When Carey Newman became director of Baylor University Press in 2003 it was teetering on the edge of extinction, as many university presses have in recent years. “I told the university it would take twenty-five years to build up the press,” says Newman. “Ten years to get one-third up the mountain and set up base camp. Ten years to get to the summit and five more to assault it.” A decade later, with net revenues “up 1,500%,” he is happy to state, “We are ahead of schedule.”
James Bennighof, vice provost for Academic Affairs and Policy at Baylor, says that prior to Newman’s directorship BUP was producing “only a handful of books each year, many authored by faculty, and without a unified publication philosophy.” He adds that due to Newman’s “visionary leadership” that number has risen to 35 titles annually published under a cohesive mission statement.
“Dr. Newman has refined our general institutional interests into specific thematic emphases, and aggressively developed relationships with authors and other partners who would help us to achieve our goals,” says Bennighof. “The volatility of both the publishing industry and the economic environment during this period of time has complicated this process considerably, but Dr. Newman has addressed this situation by being willing to act decisively while at the same time being ready to change course when this has been indicated.”
Armed with the full support of the university, Newman—who holds a Ph.D. in biblical studies-New Testament --built his initial list slowly and carefully by nurturing collaborative relationships with serious scholars. After the success of his first big title in 2004, Building Jewish in the Roman East by Peter Richardson, he says, “Authors started asking me if I could do for them what I did for Peter-- and one good book led to another.”

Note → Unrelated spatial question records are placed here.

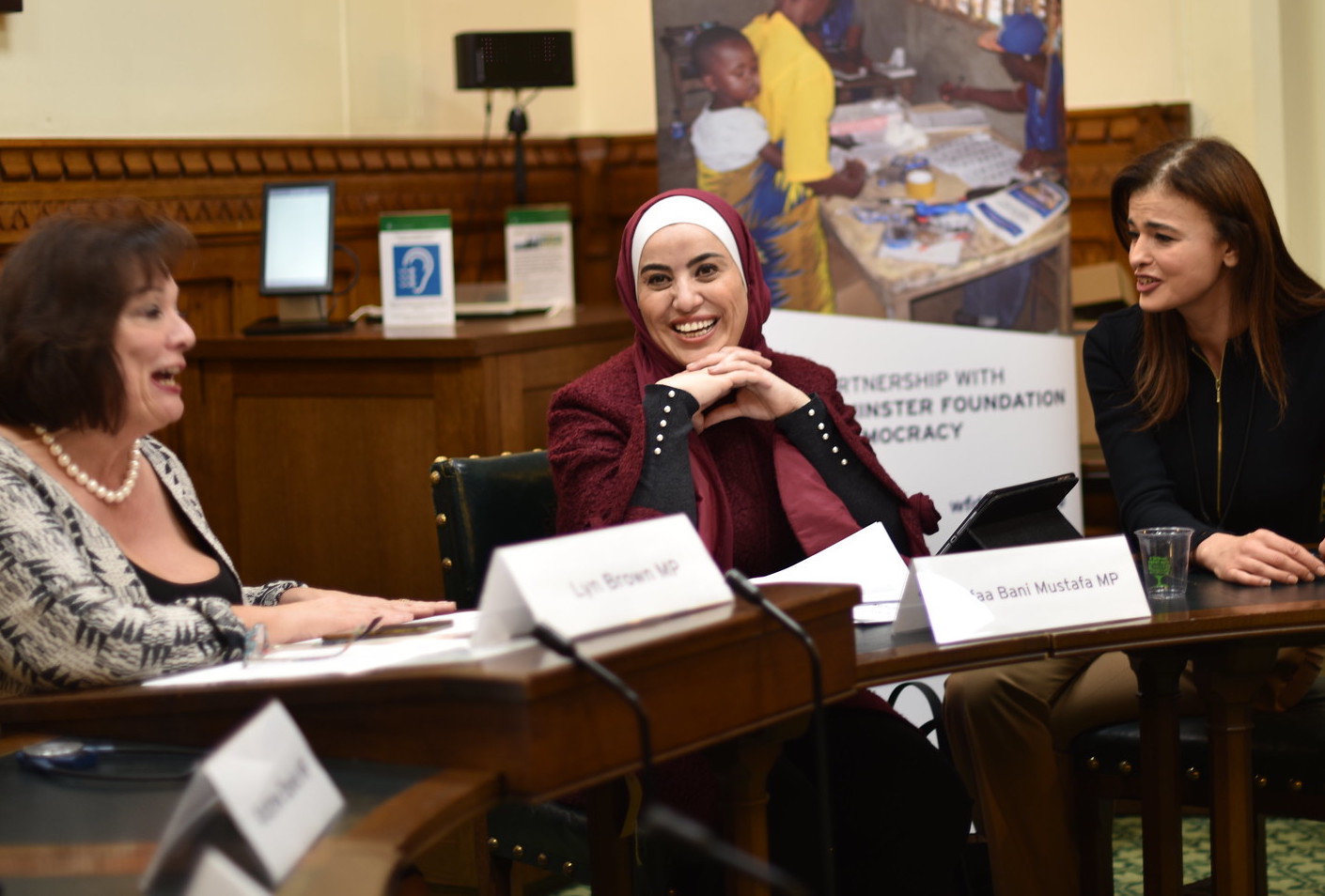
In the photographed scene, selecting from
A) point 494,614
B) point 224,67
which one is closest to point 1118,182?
point 494,614

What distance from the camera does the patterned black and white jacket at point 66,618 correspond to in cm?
168

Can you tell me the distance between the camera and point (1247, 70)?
430cm

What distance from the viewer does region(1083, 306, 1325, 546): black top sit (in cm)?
254

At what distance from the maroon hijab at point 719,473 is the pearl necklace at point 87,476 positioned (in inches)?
31.8

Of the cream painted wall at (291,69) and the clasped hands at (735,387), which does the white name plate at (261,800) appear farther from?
→ the cream painted wall at (291,69)

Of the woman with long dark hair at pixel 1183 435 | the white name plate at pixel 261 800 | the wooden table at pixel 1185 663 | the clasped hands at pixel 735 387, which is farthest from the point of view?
the woman with long dark hair at pixel 1183 435

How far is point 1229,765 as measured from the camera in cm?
209

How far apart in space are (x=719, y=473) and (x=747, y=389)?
0.46ft

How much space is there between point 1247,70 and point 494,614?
3.51 m

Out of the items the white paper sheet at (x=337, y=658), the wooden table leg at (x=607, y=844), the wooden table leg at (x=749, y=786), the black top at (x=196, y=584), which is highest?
the black top at (x=196, y=584)

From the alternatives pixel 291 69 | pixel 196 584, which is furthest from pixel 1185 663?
pixel 291 69

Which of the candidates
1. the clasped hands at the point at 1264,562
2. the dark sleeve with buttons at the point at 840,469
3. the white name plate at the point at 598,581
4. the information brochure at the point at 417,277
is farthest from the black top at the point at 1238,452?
the information brochure at the point at 417,277

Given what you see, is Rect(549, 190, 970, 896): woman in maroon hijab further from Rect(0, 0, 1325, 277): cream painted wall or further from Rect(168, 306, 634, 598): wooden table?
Rect(0, 0, 1325, 277): cream painted wall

Newman describes the ideal Baylor author as “vocationally driven, whose work, institutional identity and personal lives line up like plumber’s pipes.” He adds, “We publish books with a moral arc, books that do good. That’s who we are as a press. If an author comes to us and sees a book as an economic vehicle, I steer them to another press.”
Collaboration is key, says Newman who prefers to co-create books with his authors whenever possible. “A book is an excuse to invest in a scholar’s career. It’s not an object, it’s a relationship. We are stewards of someone else’s ideas that grow up and have a vocation of their own.”
John Kutsko, executive director of the Society of Biblical Literature, says,“Carey brought a set of skills that met at the right juncture of university press standards and trade publishing innovation. Publishing has always been relationships, and his respect for the author helped build a loyal and stable market for the press.”
Top sellers during Newman’s tenure include Gospel of the Living Dead by Kim Paffenroth, Ancient Letters and the New Testament by Hans-Josef Klauck, Dostoevsky: Language, Faith and Fiction by Rowan Williams (former Archbishop of Canterbury), and Taking Religious Pluralism Seriously by Barbara McGraw and Jo Rene Formicola. But beyond the very scholarly titles, Baylor has also published books with broad trade appeal, such as Monsters in America--Our Historical Obsession with the Hideous and Haunting by W. Scott Poole and The Saint Who Would Be Santa Claus: The True Life and Trials of Nicholas of Myra by Adam C. English. Newman has high hopes for his lead fall 2013 title, Appletopia: Media Technology and the Religious Imagination of Steve Jobs by Brett Robinson.